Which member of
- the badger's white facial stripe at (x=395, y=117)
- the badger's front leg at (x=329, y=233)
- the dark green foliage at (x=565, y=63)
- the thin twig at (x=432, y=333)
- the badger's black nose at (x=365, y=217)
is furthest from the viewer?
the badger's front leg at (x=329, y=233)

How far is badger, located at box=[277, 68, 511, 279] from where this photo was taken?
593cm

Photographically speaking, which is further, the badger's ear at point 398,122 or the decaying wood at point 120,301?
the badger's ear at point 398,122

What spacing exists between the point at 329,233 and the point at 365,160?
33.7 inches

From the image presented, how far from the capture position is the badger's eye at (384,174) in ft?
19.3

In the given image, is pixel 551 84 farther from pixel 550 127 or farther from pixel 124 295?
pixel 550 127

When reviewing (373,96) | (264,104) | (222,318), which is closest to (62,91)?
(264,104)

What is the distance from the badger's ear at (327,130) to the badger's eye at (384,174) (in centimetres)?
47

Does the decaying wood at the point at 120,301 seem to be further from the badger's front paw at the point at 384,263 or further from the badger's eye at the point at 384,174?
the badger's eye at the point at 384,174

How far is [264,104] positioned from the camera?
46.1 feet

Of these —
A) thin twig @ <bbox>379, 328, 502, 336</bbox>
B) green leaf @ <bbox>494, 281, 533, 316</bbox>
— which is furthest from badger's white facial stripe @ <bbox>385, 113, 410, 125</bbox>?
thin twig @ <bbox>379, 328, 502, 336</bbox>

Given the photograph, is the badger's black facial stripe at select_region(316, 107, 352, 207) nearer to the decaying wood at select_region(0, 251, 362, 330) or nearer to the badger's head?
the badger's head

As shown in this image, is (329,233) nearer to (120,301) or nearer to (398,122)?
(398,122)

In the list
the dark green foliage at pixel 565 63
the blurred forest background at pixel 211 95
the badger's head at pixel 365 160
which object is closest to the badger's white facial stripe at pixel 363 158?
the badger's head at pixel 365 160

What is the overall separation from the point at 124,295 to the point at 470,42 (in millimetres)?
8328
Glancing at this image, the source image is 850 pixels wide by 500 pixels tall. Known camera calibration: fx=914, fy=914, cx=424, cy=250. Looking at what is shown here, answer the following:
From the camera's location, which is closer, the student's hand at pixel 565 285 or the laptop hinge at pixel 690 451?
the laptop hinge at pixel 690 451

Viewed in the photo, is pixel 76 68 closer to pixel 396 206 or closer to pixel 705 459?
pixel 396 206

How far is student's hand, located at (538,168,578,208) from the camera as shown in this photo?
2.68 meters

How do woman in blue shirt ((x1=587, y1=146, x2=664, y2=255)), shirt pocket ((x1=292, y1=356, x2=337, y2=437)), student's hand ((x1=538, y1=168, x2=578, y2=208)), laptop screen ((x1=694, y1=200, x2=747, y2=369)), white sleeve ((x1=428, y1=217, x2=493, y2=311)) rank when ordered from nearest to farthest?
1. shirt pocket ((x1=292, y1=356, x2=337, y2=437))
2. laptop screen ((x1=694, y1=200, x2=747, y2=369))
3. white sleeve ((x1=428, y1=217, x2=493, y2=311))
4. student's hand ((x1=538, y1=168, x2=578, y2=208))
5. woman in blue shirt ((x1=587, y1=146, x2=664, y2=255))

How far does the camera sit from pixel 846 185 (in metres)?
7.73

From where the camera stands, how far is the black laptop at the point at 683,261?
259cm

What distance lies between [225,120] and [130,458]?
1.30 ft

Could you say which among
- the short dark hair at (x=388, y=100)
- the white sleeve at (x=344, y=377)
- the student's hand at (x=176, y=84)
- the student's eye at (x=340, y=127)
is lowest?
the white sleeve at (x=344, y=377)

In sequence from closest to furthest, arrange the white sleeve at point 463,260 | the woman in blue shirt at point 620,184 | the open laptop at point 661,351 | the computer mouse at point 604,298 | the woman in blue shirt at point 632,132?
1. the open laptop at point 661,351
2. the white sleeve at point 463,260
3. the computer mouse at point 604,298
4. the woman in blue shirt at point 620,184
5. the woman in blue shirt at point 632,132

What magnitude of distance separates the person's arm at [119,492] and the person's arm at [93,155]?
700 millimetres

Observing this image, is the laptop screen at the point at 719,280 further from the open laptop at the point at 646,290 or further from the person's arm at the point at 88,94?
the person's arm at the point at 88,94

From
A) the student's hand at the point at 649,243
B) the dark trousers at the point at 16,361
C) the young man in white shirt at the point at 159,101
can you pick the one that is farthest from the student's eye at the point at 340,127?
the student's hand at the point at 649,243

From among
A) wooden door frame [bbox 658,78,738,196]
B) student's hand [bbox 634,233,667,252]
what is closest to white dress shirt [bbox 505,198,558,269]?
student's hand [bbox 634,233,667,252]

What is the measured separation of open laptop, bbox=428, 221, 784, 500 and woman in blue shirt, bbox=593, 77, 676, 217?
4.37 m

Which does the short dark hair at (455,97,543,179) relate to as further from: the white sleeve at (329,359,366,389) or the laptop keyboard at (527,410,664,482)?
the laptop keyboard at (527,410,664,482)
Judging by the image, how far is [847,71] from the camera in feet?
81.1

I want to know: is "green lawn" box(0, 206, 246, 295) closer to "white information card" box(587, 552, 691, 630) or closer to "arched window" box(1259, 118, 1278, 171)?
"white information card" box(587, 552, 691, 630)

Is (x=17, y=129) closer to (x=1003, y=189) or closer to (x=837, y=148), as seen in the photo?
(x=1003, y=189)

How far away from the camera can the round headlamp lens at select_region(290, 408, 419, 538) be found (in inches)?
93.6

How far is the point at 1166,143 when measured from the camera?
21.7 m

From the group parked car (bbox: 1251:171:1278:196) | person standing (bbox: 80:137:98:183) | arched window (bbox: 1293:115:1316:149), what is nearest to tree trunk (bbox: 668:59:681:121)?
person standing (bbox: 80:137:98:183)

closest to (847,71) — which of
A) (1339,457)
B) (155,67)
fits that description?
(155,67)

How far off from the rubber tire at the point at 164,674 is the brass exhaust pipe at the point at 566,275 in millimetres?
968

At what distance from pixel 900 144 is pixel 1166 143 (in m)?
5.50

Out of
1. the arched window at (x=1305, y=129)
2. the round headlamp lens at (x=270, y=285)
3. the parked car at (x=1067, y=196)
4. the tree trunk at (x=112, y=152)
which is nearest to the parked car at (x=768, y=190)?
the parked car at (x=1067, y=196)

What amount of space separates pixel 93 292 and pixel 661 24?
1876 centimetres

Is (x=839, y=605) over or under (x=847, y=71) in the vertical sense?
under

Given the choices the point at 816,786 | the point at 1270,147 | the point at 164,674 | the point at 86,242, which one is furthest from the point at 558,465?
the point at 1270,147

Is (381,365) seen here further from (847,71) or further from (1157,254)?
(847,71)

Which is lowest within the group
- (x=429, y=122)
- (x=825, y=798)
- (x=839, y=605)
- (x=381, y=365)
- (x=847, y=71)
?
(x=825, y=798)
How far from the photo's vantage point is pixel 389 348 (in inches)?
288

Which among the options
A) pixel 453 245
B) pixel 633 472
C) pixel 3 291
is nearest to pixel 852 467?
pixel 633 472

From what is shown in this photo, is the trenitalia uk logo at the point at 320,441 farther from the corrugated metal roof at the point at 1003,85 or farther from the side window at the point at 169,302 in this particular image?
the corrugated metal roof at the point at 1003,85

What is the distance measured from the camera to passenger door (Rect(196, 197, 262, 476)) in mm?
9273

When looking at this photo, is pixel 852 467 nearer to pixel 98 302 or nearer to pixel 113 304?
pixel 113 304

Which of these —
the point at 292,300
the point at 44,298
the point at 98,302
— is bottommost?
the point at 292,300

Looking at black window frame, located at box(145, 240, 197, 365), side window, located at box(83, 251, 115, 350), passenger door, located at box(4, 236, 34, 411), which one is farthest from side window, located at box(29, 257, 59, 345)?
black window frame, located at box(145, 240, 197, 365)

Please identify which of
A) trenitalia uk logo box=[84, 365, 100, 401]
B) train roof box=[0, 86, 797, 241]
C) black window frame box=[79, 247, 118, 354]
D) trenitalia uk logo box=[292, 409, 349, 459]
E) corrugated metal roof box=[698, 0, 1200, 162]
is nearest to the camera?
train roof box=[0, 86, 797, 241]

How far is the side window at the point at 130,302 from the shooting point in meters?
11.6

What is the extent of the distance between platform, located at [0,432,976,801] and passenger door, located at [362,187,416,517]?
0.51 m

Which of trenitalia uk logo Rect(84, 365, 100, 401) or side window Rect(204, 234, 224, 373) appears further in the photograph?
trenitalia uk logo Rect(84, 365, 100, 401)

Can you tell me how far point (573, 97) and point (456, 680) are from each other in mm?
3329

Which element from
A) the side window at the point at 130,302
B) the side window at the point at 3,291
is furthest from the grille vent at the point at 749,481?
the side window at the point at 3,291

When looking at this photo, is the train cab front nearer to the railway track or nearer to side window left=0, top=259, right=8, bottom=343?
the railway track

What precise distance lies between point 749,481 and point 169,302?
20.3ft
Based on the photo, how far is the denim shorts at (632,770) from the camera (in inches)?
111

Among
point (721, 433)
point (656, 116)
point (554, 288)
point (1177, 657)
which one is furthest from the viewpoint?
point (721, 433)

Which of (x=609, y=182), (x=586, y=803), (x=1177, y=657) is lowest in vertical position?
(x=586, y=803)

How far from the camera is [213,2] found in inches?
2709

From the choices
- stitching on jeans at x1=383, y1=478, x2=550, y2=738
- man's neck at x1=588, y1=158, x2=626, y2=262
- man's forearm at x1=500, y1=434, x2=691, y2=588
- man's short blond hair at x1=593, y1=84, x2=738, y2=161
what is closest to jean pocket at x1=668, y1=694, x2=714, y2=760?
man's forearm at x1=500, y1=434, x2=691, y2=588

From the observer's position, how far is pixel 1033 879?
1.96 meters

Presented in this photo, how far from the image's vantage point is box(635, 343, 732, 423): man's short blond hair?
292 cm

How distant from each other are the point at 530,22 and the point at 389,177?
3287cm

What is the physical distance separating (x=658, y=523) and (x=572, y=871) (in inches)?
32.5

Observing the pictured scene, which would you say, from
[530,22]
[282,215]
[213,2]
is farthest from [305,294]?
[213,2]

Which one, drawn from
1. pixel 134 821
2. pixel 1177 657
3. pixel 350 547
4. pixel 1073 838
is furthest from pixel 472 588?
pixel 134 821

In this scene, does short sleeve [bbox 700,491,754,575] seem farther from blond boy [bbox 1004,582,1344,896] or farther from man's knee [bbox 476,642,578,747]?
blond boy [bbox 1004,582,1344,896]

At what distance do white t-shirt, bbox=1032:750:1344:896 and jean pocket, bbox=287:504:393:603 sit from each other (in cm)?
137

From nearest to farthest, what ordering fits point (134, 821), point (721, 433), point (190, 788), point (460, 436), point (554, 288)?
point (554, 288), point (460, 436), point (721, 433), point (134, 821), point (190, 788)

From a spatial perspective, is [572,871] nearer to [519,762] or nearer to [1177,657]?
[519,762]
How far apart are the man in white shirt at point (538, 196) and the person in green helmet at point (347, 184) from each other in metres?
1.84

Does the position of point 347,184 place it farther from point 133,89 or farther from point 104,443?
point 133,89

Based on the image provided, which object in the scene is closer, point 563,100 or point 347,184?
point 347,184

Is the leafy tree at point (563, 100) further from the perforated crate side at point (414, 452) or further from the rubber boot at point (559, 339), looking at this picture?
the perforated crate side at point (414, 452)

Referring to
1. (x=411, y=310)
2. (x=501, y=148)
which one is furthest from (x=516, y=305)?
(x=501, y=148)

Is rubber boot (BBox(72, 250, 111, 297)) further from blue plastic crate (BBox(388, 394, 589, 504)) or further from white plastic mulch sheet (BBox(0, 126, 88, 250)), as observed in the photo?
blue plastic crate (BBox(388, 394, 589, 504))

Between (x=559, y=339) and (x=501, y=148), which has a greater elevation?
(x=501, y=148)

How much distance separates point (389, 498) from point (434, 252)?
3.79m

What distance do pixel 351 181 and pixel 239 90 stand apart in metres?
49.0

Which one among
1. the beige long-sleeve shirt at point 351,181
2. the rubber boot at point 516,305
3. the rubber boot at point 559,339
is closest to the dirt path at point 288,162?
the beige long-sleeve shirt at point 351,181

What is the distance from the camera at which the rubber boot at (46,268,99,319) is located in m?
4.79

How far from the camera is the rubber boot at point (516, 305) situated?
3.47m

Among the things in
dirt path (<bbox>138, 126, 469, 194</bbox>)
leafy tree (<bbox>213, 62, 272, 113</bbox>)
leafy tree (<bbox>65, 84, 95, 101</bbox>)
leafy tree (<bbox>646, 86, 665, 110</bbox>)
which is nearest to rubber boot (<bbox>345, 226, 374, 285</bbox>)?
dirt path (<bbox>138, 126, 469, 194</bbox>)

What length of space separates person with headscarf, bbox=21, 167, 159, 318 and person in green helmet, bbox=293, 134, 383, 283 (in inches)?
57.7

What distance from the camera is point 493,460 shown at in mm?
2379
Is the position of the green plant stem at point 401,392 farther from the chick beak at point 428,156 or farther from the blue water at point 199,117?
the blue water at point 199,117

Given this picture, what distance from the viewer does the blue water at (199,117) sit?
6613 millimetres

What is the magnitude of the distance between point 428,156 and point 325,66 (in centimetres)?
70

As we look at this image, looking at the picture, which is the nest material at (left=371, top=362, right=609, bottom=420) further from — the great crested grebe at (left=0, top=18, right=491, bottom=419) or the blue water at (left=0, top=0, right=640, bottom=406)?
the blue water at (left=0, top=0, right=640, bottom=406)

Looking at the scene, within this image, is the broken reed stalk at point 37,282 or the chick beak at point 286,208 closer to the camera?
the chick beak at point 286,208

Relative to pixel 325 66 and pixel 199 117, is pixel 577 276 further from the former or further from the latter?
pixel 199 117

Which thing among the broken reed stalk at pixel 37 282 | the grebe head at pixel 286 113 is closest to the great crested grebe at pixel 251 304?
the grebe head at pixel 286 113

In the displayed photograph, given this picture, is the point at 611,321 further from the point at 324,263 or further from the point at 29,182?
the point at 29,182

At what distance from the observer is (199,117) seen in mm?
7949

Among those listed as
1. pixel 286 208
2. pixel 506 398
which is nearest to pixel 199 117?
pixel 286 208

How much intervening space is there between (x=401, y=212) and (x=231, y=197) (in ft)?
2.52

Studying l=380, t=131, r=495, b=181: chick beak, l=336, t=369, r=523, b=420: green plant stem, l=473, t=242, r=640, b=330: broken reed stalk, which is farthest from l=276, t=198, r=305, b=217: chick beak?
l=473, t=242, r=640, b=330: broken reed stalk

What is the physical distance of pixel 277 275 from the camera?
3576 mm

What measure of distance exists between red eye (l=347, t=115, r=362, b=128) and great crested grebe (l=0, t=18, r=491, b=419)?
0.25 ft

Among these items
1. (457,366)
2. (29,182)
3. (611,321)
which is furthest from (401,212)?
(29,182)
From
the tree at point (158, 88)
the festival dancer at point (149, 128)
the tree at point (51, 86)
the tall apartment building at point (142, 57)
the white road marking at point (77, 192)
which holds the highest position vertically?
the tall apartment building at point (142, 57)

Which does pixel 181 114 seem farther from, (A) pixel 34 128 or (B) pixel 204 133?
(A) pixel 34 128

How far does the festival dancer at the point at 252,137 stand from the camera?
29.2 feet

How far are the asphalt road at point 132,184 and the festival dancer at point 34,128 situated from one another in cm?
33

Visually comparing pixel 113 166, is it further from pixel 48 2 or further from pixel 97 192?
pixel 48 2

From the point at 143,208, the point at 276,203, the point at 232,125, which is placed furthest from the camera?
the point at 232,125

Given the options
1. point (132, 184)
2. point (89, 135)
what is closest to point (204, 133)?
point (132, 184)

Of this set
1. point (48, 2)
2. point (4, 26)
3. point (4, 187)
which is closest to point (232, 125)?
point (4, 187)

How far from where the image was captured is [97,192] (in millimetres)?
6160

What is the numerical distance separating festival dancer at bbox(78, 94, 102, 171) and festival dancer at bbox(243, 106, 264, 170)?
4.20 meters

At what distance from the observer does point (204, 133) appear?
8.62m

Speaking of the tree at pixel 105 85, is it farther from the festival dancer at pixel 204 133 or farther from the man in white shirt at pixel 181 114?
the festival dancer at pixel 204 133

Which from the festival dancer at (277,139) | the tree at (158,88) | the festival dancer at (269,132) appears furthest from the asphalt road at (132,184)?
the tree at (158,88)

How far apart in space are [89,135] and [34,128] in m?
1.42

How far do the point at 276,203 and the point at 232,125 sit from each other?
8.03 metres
*****
§ **Task**: Arrange the part of the entries above that opens with the line containing "Which element from" and closes with the line containing "point (554, 288), point" as a numbered list, including both of those lines and leaving out blank lines.

§ **Solution for this problem**:
1. Which element from
2. A) the side window at the point at 130,302
3. B) the side window at the point at 3,291
4. is furthest from the grille vent at the point at 749,481?
5. the side window at the point at 3,291
6. When looking at this photo, is the train cab front nearer to the railway track or nearer to side window left=0, top=259, right=8, bottom=343?
7. the railway track
8. What precise distance lies between point 749,481 and point 169,302?
9. 20.3ft
10. Based on the photo, how far is the denim shorts at (632,770) from the camera (in inches)?
11. 111
12. Among
13. point (721, 433)
14. point (656, 116)
15. point (554, 288)
16. point (1177, 657)
17. which one is furthest from the viewpoint?
18. point (721, 433)
19. Which of (x=609, y=182), (x=586, y=803), (x=1177, y=657) is lowest in vertical position?
20. (x=586, y=803)
21. How far from the camera is [213,2] found in inches?
22. 2709
23. From the choices
24. - stitching on jeans at x1=383, y1=478, x2=550, y2=738
25. - man's neck at x1=588, y1=158, x2=626, y2=262
26. - man's forearm at x1=500, y1=434, x2=691, y2=588
27. - man's short blond hair at x1=593, y1=84, x2=738, y2=161
28. what is closest to jean pocket at x1=668, y1=694, x2=714, y2=760?
29. man's forearm at x1=500, y1=434, x2=691, y2=588
30. From the observer's position, how far is pixel 1033 879?
31. 1.96 meters
32. Presented in this photo, how far from the image's vantage point is box(635, 343, 732, 423): man's short blond hair?
33. 292 cm
34. How distant from each other are the point at 530,22 and the point at 389,177?
35. 3287cm
36. What is the physical distance separating (x=658, y=523) and (x=572, y=871) (in inches)?
37. 32.5
38. Observing the pictured scene, which would you say, from
39. [530,22]
40. [282,215]
41. [213,2]
42. is farthest from [305,294]?
43. [213,2]
44. Which one, drawn from
45. 1. pixel 134 821
46. 2. pixel 1177 657
47. 3. pixel 350 547
48. 4. pixel 1073 838
49. is furthest from pixel 472 588?
50. pixel 134 821
51. In this scene, does short sleeve [bbox 700,491,754,575] seem farther from blond boy [bbox 1004,582,1344,896] or farther from man's knee [bbox 476,642,578,747]?
52. blond boy [bbox 1004,582,1344,896]
53. At what distance do white t-shirt, bbox=1032:750:1344:896 and jean pocket, bbox=287:504:393:603 sit from each other (in cm)?
54. 137
55. From nearest to farthest, what ordering fits point (134, 821), point (721, 433), point (190, 788), point (460, 436), point (554, 288)?
56. point (554, 288), point (460, 436), point (721, 433), point (134, 821), point (190, 788)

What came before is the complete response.